Tout le monde, affirme-t-elle, "gagnerait à une réelle égalité dans l’érotisme".

Peut-on désirer sans dominer ? C’est aussi la question que pose Philosophie Magazine dans un dossier coordonné par la sociologue franco-israélienne Eva Illouz. 

Le problème, explique-t-elle, c’est qu’"on a libéré la sexualité sans toucher au pouvoir économique et social des hommes. Cela revient à placer les femmes dans une vulnérabilité structurelle" explique Eva Illouz. "De ce point de vue elles sont les grandes perdantes de la révolution sexuelle".

Dans la presse cette semaine, un nouveau venu, EBDO.. on en parlait dans La Fabrique Médiatique en septembre, ça y est il est dans les kiosques

"Lisez-nous, lisez-vous, bienvenu chez vous", c’est le slogan de Ebdo. Un nouveau magazine aux nombreux paris : celui du papier, de l’absence de pub et de l’accessibilité. 

L’accessibilité c’est quoi ? "Expliquer clairement, raconter des histoires vécues, adopter un vocabulaire et des références utilisées par tout un chacun" peut-on lire dans l’édito.

"Une formule qui n’a pas convaincu la profession" relevait Libération hier." Sans doute parce que ce public urbain sur-informé maîtrisant pleinement les rites et les codes de la presse n’est pas la cible première d’Ebdo".

"Et peut-être sommes-nous aveuglés par notre snobisme?" se demande Libération. 
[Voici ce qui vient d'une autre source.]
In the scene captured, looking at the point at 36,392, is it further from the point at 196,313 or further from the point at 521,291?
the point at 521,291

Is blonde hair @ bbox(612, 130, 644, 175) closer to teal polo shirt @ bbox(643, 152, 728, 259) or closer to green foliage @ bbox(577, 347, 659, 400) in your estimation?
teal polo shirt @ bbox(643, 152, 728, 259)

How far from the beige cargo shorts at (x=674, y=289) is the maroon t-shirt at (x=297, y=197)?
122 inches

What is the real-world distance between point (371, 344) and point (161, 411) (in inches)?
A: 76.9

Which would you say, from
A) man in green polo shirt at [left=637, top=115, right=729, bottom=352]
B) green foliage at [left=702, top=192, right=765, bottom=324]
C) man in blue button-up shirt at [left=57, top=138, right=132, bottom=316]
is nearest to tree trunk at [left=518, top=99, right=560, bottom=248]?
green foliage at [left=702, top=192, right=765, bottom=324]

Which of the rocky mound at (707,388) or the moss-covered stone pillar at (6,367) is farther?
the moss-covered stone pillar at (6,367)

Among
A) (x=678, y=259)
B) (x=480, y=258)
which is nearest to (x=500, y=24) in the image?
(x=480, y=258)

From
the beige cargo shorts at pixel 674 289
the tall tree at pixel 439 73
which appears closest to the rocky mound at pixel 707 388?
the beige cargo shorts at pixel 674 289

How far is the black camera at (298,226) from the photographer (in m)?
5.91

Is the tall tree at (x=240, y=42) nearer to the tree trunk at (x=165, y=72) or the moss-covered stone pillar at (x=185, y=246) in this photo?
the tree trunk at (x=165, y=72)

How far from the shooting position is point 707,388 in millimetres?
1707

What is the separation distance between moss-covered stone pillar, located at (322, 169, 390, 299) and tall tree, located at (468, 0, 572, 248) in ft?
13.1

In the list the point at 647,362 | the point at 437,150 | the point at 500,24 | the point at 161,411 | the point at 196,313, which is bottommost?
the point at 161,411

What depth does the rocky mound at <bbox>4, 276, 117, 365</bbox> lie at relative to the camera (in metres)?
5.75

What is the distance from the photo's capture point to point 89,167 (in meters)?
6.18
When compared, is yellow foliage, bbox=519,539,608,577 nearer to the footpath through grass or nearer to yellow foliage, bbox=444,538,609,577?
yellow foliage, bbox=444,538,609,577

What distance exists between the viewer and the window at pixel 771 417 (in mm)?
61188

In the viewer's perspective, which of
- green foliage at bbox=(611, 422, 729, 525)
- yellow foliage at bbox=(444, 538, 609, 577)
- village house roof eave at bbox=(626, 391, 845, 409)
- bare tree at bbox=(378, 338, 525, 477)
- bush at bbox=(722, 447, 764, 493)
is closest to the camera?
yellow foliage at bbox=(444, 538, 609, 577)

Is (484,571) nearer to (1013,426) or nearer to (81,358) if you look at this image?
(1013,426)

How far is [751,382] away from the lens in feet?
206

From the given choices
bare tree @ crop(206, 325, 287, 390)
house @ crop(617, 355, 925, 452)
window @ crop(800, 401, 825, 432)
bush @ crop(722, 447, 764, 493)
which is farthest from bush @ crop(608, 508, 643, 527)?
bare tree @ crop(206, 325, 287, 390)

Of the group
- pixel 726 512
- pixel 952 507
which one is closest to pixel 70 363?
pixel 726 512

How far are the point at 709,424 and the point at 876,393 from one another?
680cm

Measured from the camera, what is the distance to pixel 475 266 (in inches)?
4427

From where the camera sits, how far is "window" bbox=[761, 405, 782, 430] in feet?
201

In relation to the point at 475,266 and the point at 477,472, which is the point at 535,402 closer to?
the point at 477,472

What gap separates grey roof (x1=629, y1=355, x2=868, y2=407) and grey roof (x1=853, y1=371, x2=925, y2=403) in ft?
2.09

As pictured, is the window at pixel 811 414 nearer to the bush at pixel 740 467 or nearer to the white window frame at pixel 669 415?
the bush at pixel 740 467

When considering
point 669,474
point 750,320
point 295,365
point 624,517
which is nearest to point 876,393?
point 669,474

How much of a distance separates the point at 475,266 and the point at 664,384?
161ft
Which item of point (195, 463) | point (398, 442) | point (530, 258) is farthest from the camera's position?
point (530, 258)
Alors que peut-on lire dans Ebdo ? une enquête intéressante sur la SNCF avec des révélations sur son manque de transparence dans les cas d’accidents. Des sujets vie quotidienne aussi. Et des textes, envoyés par les futurs lecteurs. Ebdo est simple, direct.

"Pas de pose, pas de posture" explique Patrick de St Exupéry, l’un de ses fondateurs. "Il est plus facile d’être classe que d’être simple".